::: Text provided

The largest prospective cardiac follow-up of athletes after mild COVID-19 has reported its 12-month outcomes, and the headline finding will be welcomed by team doctors and recreational endurance runners alike: cardiac structure, myocardial deformation and cardiopulmonary performance remained stable across the cohort, with no evidence of adverse left or right ventricular remodelling. The COSMO study (Cardiac Outcomes Sport in Mild Outpatients) was published in Frontiers in Cardiovascular Medicine on 29 April and pulls together 312 athletes from elite, sub-elite and recreational endurance backgrounds who were enrolled within four weeks of a confirmed mild infection in 2024 and 2025.

The protocol combined cardiac MRI, transthoracic echocardiography with strain analysis, ambulatory ECG monitoring and a maximal cardiopulmonary exercise test at baseline, six months and twelve months. None of the imaging end-points moved meaningfully across the year. Left ventricular ejection fraction sat at 60.4 percent at baseline and 60.1 percent at twelve months; right ventricular global longitudinal strain shifted by 0.2 percentage points, well inside the test-retest range; and absolute peak VO2 was unchanged at 52.6 ml/kg/min. The only directional shift the authors flagged as worth tracking was a small drop in resting heart rate at follow-up, which the paper attributes to athletes resuming higher training volumes once cleared.

The clinical context matters. Earlier work, including a widely cited 2020 cardiac MRI series, raised concerns that mild SARS-CoV-2 infection might be linked to subclinical myocarditis or persistent fibrosis in athletes, and several federations introduced mandatory return-to-play imaging on the back of those reports. COSMO is the first study to tie a strict mild-disease inclusion criterion (no hospital admission, no oxygen need, symptom resolution by day 14) to a full year of structured imaging follow-up, and its sample size means a clinically relevant adverse signal would have been visible in the data. None was.

::::::
::: Record extracts

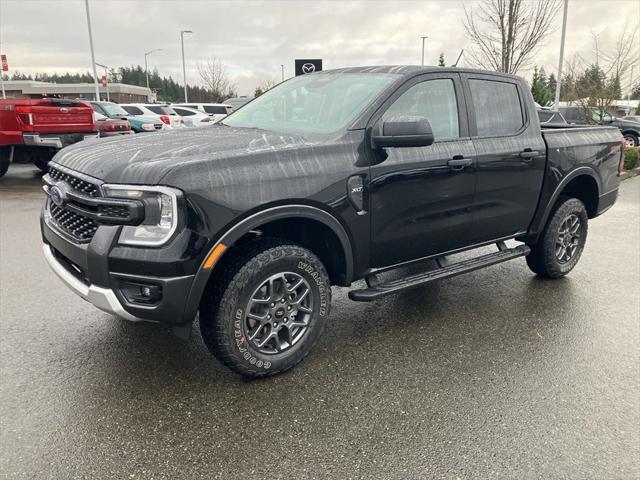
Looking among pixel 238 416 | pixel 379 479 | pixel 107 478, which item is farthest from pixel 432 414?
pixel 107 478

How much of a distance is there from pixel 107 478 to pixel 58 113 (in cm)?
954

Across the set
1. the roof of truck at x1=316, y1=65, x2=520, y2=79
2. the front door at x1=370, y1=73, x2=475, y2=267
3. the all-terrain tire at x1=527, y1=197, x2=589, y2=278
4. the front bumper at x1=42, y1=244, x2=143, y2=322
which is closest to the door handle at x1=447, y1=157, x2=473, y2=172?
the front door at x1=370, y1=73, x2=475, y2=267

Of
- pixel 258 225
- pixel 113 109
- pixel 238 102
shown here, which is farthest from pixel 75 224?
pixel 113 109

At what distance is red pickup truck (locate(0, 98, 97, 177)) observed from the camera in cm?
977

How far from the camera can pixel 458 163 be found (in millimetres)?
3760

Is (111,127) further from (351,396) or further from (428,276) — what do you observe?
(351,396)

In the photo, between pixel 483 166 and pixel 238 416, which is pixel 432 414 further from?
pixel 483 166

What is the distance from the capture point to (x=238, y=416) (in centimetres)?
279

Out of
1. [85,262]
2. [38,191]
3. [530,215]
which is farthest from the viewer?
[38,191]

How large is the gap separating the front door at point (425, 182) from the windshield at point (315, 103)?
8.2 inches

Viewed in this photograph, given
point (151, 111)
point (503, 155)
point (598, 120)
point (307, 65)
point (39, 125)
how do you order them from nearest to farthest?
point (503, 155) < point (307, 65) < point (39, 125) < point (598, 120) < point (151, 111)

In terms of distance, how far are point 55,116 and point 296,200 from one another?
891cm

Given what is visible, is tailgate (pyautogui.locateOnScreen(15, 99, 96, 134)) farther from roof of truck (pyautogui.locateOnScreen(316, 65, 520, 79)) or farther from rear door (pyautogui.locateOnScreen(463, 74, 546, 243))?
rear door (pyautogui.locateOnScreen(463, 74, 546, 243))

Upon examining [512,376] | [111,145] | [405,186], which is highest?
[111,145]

::::::
::: Record extracts

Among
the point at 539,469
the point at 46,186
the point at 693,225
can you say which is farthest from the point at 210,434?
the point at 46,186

::::::
::: Record extracts

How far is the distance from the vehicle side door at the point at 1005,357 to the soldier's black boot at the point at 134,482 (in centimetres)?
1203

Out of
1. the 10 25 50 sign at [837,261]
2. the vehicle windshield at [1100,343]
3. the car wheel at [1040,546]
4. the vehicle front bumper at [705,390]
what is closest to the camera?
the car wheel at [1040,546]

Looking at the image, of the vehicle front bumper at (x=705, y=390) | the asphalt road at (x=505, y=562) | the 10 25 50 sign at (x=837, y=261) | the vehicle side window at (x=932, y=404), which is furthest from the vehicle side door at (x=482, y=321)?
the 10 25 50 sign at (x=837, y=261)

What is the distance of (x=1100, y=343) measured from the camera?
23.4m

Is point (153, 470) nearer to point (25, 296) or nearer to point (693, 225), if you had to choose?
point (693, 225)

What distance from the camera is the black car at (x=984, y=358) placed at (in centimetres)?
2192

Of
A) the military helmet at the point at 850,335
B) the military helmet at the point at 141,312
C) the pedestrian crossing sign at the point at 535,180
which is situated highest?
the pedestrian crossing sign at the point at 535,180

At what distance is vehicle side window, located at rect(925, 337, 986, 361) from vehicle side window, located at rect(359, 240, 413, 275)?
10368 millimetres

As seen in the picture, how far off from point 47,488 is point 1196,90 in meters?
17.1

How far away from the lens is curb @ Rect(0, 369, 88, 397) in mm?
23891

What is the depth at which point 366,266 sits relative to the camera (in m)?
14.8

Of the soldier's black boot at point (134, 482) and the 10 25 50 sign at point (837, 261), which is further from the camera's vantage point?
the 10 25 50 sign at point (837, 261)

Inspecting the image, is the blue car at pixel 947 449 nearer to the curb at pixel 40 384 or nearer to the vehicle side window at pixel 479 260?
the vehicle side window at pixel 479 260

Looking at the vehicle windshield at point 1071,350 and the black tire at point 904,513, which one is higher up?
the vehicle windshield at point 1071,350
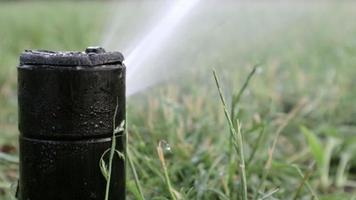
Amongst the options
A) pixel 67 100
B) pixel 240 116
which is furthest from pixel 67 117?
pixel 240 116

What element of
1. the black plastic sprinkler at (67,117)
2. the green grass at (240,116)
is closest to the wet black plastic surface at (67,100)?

::::::

** Task prompt **
Write out the full article above on athletes' heart health after mild COVID-19, word for word.

** Solution to the exercise **
The largest prospective cardiac follow-up of athletes after mild COVID-19 has reported its 12-month outcomes, and the headline finding will be welcomed by team doctors and recreational endurance runners alike: cardiac structure, myocardial deformation and cardiopulmonary performance remained stable across the cohort, with no evidence of adverse left or right ventricular remodelling. The COSMO study (Cardiac Outcomes Sport in Mild Outpatients) was published in Frontiers in Cardiovascular Medicine on 29 April and pulls together 312 athletes from elite, sub-elite and recreational endurance backgrounds who were enrolled within four weeks of a confirmed mild infection in 2024 and 2025.

The protocol combined cardiac MRI, transthoracic echocardiography with strain analysis, ambulatory ECG monitoring and a maximal cardiopulmonary exercise test at baseline, six months and twelve months. None of the imaging end-points moved meaningfully across the year. Left ventricular ejection fraction sat at 60.4 percent at baseline and 60.1 percent at twelve months; right ventricular global longitudinal strain shifted by 0.2 percentage points, well inside the test-retest range; and absolute peak VO2 was unchanged at 52.6 ml/kg/min. The only directional shift the authors flagged as worth tracking was a small drop in resting heart rate at follow-up, which the paper attributes to athletes resuming higher training volumes once cleared.

The clinical context matters. Earlier work, including a widely cited 2020 cardiac MRI series, raised concerns that mild SARS-CoV-2 infection might be linked to subclinical myocarditis or persistent fibrosis in athletes, and several federations introduced mandatory return-to-play imaging on the back of those reports. COSMO is the first study to tie a strict mild-disease inclusion criterion (no hospital admission, no oxygen need, symptom resolution by day 14) to a full year of structured imaging follow-up, and its sample size means a clinically relevant adverse signal would have been visible in the data. None was.